··· Records to process ···

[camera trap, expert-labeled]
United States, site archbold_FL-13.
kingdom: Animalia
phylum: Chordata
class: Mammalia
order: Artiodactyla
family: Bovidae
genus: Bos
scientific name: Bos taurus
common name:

···

## Description of the task
Every entry should be restated word for word.

## Response box
[camera trap, expert-labeled]
United States, site archbold_FL-13.
kingdom: Animalia
phylum: Chordata
class: Mammalia
order: Artiodactyla
family: Bovidae
genus: Bos
scientific name: Bos taurus
common name:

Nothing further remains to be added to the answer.